### Stated task
Lines before the one containing "From the photo" are excluded; reproduce that line and all lines after it in the entries below, exactly.

### The records
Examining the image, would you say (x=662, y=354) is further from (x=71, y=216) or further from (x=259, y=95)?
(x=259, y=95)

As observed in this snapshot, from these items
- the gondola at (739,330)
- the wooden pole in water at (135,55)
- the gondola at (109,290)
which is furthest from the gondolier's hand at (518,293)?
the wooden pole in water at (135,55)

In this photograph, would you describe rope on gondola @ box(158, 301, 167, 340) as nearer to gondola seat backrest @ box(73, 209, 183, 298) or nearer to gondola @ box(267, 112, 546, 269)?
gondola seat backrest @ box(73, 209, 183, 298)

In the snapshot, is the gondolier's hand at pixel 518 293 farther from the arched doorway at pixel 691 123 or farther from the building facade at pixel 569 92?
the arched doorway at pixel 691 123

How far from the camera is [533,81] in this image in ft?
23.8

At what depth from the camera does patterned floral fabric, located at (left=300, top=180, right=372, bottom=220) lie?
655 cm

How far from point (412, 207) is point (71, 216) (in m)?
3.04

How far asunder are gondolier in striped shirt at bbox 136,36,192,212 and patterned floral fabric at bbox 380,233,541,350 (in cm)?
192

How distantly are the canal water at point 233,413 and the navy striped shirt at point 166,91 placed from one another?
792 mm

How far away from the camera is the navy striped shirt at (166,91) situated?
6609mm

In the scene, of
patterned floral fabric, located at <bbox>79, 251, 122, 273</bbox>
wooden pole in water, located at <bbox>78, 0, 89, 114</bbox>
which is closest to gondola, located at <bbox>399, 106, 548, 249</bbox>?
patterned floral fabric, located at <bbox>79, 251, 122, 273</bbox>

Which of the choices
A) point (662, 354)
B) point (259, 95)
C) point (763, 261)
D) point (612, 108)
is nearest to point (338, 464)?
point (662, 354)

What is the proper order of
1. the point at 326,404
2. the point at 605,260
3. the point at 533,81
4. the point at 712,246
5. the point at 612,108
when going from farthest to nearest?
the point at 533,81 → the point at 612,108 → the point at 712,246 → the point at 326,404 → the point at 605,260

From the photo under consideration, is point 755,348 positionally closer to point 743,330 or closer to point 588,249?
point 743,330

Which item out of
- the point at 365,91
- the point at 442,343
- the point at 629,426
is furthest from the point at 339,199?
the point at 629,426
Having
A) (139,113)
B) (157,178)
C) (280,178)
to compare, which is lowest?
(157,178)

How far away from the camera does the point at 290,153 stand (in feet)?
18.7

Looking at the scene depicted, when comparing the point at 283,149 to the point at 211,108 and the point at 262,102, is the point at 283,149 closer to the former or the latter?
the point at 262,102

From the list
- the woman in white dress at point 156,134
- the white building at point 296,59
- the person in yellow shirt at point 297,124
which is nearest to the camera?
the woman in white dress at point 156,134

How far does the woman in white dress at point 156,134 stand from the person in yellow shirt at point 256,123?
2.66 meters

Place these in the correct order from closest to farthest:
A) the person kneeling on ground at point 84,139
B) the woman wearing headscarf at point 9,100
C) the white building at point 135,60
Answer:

### Output of the exercise
From the photo under consideration, is point 755,348 positionally closer to point 743,330 or closer to point 588,249?
point 743,330

Which item out of
- the point at 365,91
- the point at 442,343
- the point at 629,426
is furthest from the point at 339,199?
the point at 629,426
Having
A) (139,113)
B) (157,178)
C) (280,178)
to compare, which is lowest?
(157,178)

How far away from the camera does the point at 290,153 stand (in feet)?
18.7

Looking at the scene depicted, when comparing the point at 283,149 to the point at 211,108 and the point at 262,102, is the point at 283,149 closer to the former or the latter?
the point at 262,102

From the list
- the woman in white dress at point 156,134
- the white building at point 296,59
- the person in yellow shirt at point 297,124
which is nearest to the camera?
the woman in white dress at point 156,134

How far does the woman in white dress at point 156,134 stand from the person in yellow shirt at point 256,123?
2.66 meters

Place these in the correct order from closest to farthest:
A) the person kneeling on ground at point 84,139
B) the woman wearing headscarf at point 9,100
C) the white building at point 135,60
Answer:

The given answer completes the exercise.